The maid came running. A brisk skinny girl from a pious family in Brookline who must have thought California the anteroom to heaven judging from the look on her face, she scurried across the room with a stack of towels three feet thick. Katherine took the towels from her, and she didn’t attempt to cover her nakedness, not at all. Louisa looked away.
“Lay out my blue skirt — the crepon — and the velvet waist. And my pearls — the choker, that is.” She paused, the towels clutched to her, the sun across the room now, in flood, the steam escaping in wisps. “What’s the matter with you? Louisa?”

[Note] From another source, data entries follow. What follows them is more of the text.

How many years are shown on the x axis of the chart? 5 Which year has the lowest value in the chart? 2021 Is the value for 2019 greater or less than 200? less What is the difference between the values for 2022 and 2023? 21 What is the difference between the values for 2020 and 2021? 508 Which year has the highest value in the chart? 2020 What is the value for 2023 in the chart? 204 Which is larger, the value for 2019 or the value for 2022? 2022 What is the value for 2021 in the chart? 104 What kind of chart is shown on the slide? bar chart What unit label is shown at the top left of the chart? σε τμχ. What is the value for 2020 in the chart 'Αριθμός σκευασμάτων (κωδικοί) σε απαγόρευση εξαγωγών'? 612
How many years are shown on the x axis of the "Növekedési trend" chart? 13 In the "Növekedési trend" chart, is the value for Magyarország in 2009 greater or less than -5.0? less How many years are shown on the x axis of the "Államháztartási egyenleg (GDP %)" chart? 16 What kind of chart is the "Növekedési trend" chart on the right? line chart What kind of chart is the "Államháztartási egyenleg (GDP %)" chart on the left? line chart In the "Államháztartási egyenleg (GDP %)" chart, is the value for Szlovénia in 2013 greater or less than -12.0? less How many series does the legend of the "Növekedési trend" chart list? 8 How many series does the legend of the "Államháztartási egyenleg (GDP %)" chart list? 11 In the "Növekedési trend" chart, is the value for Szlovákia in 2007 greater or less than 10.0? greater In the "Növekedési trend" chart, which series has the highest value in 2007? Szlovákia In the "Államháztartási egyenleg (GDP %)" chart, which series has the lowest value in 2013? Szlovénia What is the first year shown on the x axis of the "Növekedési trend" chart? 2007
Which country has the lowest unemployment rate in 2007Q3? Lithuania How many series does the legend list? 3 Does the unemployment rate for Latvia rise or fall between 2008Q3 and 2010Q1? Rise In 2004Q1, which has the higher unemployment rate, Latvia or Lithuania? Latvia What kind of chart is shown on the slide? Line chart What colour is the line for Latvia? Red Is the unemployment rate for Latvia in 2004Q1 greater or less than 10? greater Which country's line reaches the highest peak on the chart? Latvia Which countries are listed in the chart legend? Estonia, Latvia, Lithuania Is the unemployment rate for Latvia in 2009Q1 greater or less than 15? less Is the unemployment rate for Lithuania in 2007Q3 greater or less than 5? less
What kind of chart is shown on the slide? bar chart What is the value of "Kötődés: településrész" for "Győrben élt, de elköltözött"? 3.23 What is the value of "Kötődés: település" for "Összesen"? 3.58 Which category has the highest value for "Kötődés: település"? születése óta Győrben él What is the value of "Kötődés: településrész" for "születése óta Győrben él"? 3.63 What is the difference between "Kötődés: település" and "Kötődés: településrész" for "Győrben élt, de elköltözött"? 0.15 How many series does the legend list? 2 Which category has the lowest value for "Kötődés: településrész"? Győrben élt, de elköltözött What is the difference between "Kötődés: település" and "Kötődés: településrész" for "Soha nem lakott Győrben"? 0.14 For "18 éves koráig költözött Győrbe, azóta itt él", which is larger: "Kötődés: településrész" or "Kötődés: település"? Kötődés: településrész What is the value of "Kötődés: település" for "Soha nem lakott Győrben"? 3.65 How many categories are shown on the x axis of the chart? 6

The girl looked up and away again. “Ma‘am?”
“You don’t have to be shy with me. Surely you’ve seen a woman’s body before — or maybe you haven’t. Louisa?”
Again the look, whipped and defeated, as if the human body were an offense, and suddenly Katherine was thinking of a girl she knew in Switzerland when she was sixteen — Liselle, of the square hands and muscular tongue, the first tongue besides her own Katherine had ever held in her mouth. “Ma‘am?” the maid repeated, and still she wouldn’t look, suddenly fascinated by something on the floor just to the left of where Katherine was standing.